The architectural design of Mnemos is notably disciplined in its constraint-awareness. Rather than making independent LLM API calls — which would impose additional cost and complexity — all refinement work is routed through the user's existing Claude Code session via `claude --print --dangerously-skip-permissions`. CI tooling actively blocks accidental imports of the `anthropic` library and strips `ANTHROPIC_API_KEY` from all spawned subprocesses, enforcing the architectural rule that the user's subscription quota is the sole resource consumed. Version 1.1 further refines the trigger model: instead of processing memory at session start, a `SessionEnd` hook launches a detached worker process — using `CREATE_BREAKAWAY_FROM_JOB` on Windows and `start_new_session=True` on POSIX — that survives Claude Code's own termination. Three sequential stages (refine → brief regeneration → identity refresh) then execute asynchronously, with a `SessionStart` fallback for edge cases like abrupt process kills.

The project's pivot from v0.x to v1.0 is technically instructive and reflects a broader pattern in applied AI development: empirical data overriding theoretical elegance. The v0.x architecture followed the MemPalace/mem0 paradigm — chunking conversations into atomic fragments, embedding them, and retrieving via top-K with RRF merging — and achieved 90% Recall@5 on the LongMemEval benchmark. However, corpus analysis revealed structural problems that benchmark scores obscured: RRF score bands were effectively flat (0.014–0.017), small chunks produced poor embeddings on conversational data, a 600-node knowledge graph went largely untraversed, and roughly half of 663 extracted entities were merely folder names. The solution was aggressive simplification — deleting approximately 3,000 lines of pipeline code and 200 tests — in favor of whole-session memory units supplemented by an "Identity Layer" that distills user-specific patterns over time.

This development sits within a rapidly expanding ecosystem of tools aimed at giving AI coding agents durable, structured memory. The broader challenge — that models like Claude Code reset context on session close, requiring users to re-establish project state repeatedly — has prompted multiple architectural responses, ranging from Obsidian vault-as-filesystem approaches to MCP server integrations and plugin-based agent clients. Mnemos occupies a specific niche in this landscape: it prioritizes local control, zero marginal cost, and human-readable outputs over the retrieval precision of vector database approaches. The confirmed parity between ChromaDB and sqlite-vec backends on LongMemEval recall metrics (to four decimal places across 527 tests) suggests the whole-session strategy is competitive with more complex retrieval pipelines on standard benchmarks while carrying substantially lower operational overhead.

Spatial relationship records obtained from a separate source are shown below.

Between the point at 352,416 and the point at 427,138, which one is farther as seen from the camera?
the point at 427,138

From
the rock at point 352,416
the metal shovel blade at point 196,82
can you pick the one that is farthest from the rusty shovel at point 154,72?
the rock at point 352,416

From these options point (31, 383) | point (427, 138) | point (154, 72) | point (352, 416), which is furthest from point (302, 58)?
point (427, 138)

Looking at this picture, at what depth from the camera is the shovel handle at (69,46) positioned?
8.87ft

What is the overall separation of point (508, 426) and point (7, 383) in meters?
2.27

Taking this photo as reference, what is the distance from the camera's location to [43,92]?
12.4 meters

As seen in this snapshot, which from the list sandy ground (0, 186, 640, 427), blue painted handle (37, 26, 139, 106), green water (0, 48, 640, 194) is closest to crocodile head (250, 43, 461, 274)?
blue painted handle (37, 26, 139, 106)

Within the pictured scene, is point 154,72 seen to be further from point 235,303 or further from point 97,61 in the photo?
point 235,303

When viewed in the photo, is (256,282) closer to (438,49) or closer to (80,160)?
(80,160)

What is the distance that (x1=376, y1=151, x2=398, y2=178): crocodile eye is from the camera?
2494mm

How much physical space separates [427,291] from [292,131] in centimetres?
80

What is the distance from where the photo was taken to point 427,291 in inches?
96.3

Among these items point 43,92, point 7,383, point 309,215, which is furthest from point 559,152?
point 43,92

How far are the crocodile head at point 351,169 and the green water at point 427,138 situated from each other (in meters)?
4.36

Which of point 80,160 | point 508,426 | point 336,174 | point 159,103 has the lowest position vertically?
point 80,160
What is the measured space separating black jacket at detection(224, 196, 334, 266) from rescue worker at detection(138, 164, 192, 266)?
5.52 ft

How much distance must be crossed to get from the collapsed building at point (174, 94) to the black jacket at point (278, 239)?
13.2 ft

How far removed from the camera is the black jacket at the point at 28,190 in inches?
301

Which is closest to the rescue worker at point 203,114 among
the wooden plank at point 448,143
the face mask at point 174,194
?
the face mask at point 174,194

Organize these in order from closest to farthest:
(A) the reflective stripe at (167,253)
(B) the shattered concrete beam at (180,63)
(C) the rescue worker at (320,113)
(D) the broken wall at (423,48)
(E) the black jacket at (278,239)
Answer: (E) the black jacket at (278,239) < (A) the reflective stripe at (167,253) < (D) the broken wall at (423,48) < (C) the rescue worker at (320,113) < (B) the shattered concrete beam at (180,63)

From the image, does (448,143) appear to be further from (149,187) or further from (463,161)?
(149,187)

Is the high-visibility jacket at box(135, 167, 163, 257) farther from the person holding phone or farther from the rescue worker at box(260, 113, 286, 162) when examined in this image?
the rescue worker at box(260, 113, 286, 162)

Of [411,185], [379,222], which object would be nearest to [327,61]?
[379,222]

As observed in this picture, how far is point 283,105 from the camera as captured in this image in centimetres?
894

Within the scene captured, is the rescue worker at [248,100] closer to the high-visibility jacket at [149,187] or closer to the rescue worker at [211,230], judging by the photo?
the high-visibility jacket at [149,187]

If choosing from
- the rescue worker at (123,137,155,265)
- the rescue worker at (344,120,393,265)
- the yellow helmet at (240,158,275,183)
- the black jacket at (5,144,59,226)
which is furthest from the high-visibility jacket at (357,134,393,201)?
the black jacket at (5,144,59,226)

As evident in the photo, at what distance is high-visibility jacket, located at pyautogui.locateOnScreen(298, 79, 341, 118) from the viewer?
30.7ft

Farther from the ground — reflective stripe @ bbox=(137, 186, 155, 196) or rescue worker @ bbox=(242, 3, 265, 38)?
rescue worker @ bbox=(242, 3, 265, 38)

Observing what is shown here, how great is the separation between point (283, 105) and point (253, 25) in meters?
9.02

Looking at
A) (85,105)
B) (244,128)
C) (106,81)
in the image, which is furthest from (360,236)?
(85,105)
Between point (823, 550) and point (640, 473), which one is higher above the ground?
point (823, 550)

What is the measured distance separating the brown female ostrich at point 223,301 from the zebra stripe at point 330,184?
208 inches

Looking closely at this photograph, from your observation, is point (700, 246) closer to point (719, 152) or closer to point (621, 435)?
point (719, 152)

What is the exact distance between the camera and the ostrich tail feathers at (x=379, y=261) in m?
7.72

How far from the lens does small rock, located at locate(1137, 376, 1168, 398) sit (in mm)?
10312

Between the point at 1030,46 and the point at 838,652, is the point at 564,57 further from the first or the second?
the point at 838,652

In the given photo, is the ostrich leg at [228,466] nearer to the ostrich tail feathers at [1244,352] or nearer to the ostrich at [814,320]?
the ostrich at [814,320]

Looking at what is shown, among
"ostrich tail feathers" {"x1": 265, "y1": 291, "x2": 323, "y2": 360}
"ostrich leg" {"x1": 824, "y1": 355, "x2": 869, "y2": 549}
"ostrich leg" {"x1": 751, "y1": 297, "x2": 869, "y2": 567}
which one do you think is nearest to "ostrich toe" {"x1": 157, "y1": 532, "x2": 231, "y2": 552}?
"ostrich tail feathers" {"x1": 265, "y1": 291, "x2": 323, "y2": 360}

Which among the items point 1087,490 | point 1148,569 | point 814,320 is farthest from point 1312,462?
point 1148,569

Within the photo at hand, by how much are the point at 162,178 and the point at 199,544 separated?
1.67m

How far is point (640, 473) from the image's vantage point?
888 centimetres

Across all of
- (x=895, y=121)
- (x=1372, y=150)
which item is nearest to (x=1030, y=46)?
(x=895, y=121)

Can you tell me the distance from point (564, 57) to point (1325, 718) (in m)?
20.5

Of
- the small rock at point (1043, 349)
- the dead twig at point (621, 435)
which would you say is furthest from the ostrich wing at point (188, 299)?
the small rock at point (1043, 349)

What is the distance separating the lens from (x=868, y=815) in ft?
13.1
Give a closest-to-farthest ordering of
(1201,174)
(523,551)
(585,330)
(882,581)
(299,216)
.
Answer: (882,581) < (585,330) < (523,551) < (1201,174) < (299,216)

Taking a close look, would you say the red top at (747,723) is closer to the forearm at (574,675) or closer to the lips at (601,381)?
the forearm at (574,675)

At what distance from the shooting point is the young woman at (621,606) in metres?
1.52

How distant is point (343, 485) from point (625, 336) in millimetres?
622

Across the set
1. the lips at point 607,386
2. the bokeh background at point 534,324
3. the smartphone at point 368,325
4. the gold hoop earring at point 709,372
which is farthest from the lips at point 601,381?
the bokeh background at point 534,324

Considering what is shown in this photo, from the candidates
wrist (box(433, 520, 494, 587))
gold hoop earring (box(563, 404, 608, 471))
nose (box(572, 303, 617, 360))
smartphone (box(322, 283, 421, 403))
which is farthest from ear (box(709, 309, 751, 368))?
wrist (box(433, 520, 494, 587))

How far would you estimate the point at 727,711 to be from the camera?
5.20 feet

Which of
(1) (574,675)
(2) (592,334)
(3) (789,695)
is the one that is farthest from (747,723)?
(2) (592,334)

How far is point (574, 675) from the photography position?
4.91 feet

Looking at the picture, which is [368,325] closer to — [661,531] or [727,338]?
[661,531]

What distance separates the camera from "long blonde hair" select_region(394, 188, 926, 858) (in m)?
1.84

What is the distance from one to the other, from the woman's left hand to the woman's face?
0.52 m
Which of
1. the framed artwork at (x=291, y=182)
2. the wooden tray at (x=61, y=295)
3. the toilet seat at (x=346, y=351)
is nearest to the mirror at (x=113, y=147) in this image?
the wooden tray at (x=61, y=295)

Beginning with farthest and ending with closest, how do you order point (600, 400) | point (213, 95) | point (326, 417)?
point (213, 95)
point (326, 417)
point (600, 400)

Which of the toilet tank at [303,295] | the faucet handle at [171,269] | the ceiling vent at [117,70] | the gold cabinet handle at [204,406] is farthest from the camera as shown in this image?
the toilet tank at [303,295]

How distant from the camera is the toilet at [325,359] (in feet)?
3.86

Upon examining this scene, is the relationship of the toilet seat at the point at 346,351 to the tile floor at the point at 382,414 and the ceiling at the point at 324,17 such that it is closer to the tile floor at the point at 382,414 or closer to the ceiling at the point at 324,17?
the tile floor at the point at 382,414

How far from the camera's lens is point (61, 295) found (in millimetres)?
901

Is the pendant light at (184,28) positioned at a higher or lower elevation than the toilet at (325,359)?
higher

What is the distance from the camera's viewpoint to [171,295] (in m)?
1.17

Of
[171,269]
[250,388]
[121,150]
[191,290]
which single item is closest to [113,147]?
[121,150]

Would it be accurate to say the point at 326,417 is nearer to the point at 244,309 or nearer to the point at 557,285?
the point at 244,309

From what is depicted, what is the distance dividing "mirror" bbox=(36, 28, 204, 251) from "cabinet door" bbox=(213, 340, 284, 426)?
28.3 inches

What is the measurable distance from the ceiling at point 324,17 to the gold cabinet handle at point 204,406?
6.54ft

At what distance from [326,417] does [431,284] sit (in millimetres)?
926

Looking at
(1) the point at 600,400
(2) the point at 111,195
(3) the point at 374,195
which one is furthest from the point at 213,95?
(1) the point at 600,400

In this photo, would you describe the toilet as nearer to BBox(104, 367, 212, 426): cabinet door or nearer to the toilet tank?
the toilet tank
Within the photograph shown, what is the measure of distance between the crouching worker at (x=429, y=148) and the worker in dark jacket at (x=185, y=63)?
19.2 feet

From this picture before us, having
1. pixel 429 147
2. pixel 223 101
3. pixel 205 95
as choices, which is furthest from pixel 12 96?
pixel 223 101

The significance of Mnemos extends beyond its technical implementation to what it signals about developer expectations for AI tooling. The demand for persistent, portable, version-controlled memory — embodied here in plain Markdown files compatible with Git diffing and Obsidian's linking model — reflects a maturation in how practitioners think about AI agents in professional workflows. Developers increasingly require that AI tools integrate into existing knowledge management systems rather than creating parallel, opaque state stores. Mnemos' design philosophy, which treats transparency and local ownership as non-negotiable constraints rather than optional features, positions it as a response to legitimate concerns about vendor lock-in and cost unpredictability that accompany cloud-dependent AI memory solutions.